§ Выбранный отрывок

▬▬▬▬▬▬

БОТАНИЧЕСКИЕ ЭКСКУРСИИ В КИРЕНАИКЕ

Итак, «помешанная» англичанка на самом деле оказалась умным и симпатичным человеком. Она неплохо разбиралась в ботанике и угостила нас отменным чаем, однако мы ни на вершок не приблизились к решению загадки. И мы с Луллу решили, как говорится, отправиться в поле, искать в горах и в степи, в приморье и внутри страны — может быть, нам кроме столь опасного для скота дриаса встретится другое растение, которое могло быть сильфием древних греков и лазером или лазерпициумом римлян.

Мы покатили на запад, мимо Эль-Бейды, до маленького городка Месса, потом свернули на север, к морю. Судя по нашей карте, эта дорога вела к приморской деревушке Ханиа. Мы нашли деревушку. Она представляла собой десяток жалких лачуг и холм с развалинами.

По той же карте, дорога здесь сворачивала под прямым углом на восток и шла несколько километров вдоль берега. Мы не нашли никакого ответвления. Дорога обрывалась сразу за деревней, но мы рассмотрели нечто вроде колеи на каменистом грунте и поехали по ней. Каменистый грунт сменился песком, однако нам с «Лендровером» не впервой было ездить по пустыне, так что я включила двойной привод и одолевала барханы на малой скорости.

Вдруг «лендровер» заартачился и отказался ехать дальше. Мы вышли из машины, растерянно озираясь по сторонам. Да-а… Ни одного растения, которое даже самый увлекающийся ботаник мог бы принять за сильфий.

Вдоль берега стояли ярко-синие гибридные воловики, такие же щетинистые, как их сосед и родич — щетинистый синяк с пурпурными и сине-фиолетовыми цветками. У всех видов синяка, в том числе и у нашего, шведского, содержится в корнях пурпурное красящее вещество. Была тут и мясистая смолевка[20] с лоснящимися листьями. Это растение буквально притягивает песчинки, они липнут к венчику, чашечке, стеблю, листьям, и сколько ни пытайся их стряхнуть, ничего не выйдет. Я так и укладывала смолевку в пресс вместе с песком.

Из корней мясистой смолевки — местные жители называют это растение по-арабски «эркхаллава» — извлекают яд сапонин, применяющийся для приготовления моющих средств и сладостей. (Будем надеяться, что кондитеры пользуются им в умеренных дозах.) В Египте и других странах Северной Африки можно купить в продовольственных магазинах «халлаву» — сладость, которая помимо сапонина содержит кунжутное масло, обладающее слабительным действием.

▬▬▬▬▬▬

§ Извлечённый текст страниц
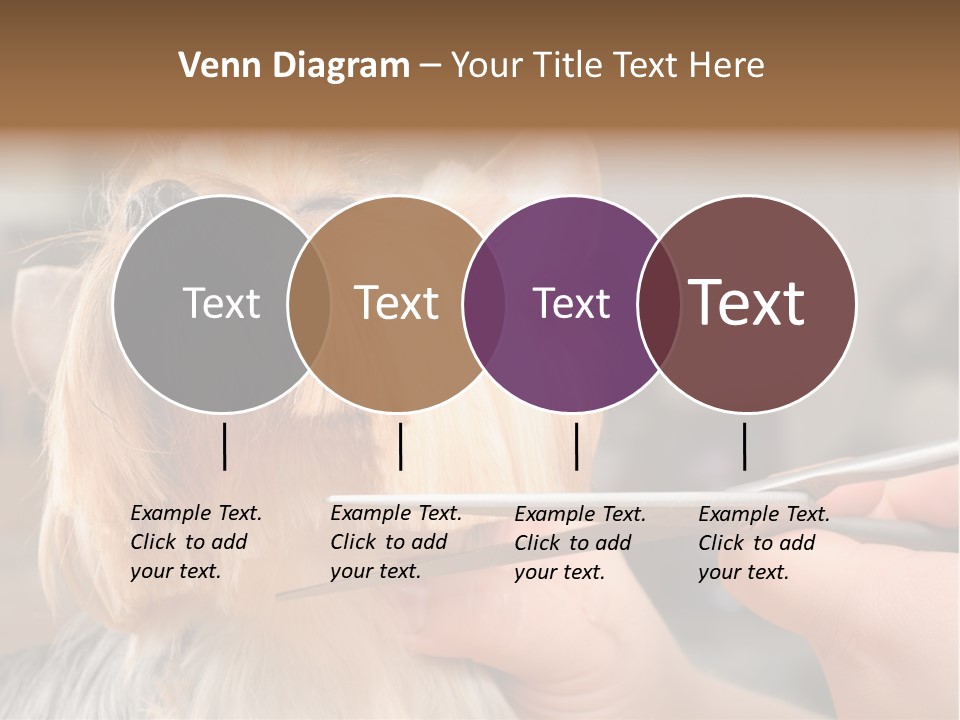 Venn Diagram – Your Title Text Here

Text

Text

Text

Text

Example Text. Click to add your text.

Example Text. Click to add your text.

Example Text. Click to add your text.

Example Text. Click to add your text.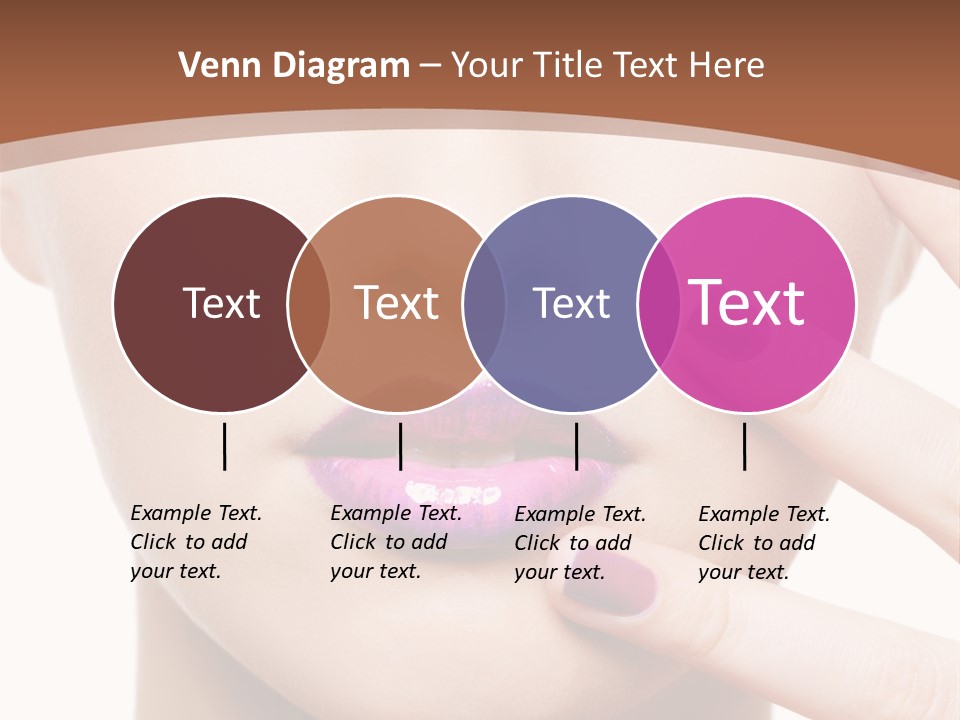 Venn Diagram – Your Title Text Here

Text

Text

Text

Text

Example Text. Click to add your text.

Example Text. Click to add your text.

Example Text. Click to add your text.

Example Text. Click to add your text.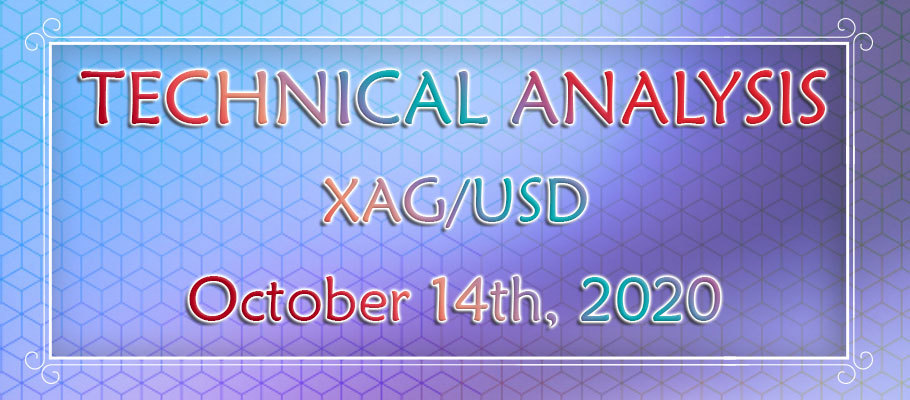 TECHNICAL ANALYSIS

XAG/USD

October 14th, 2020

▬▬▬▬▬▬

§ Выполните задания
• a. Выведите из выбранного отрывка дословную копию фрагмента, начиная со слов «Из корней мясистой» и продолжая до слов «обладающее слабительным действием.» включительно.
• b. Пожалуйста, ответьте по выбранному отрывку: как местные жители по-арабски называют мясистую смолевку?

§ Ответы
• a.
Из корней мясистой смолевки — местные жители называют это растение по-арабски «эркхаллава» — извлекают яд сапонин, применяющийся для приготовления моющих средств и сладостей. (Будем надеяться, что кондитеры пользуются им в умеренных дозах.) В Египте и других странах Северной Африки можно купить в продовольственных магазинах «халлаву» — сладость, которая помимо сапонина содержит кунжутное масло, обладающее слабительным действием.

• b. Местные жители называют её «эркхаллава».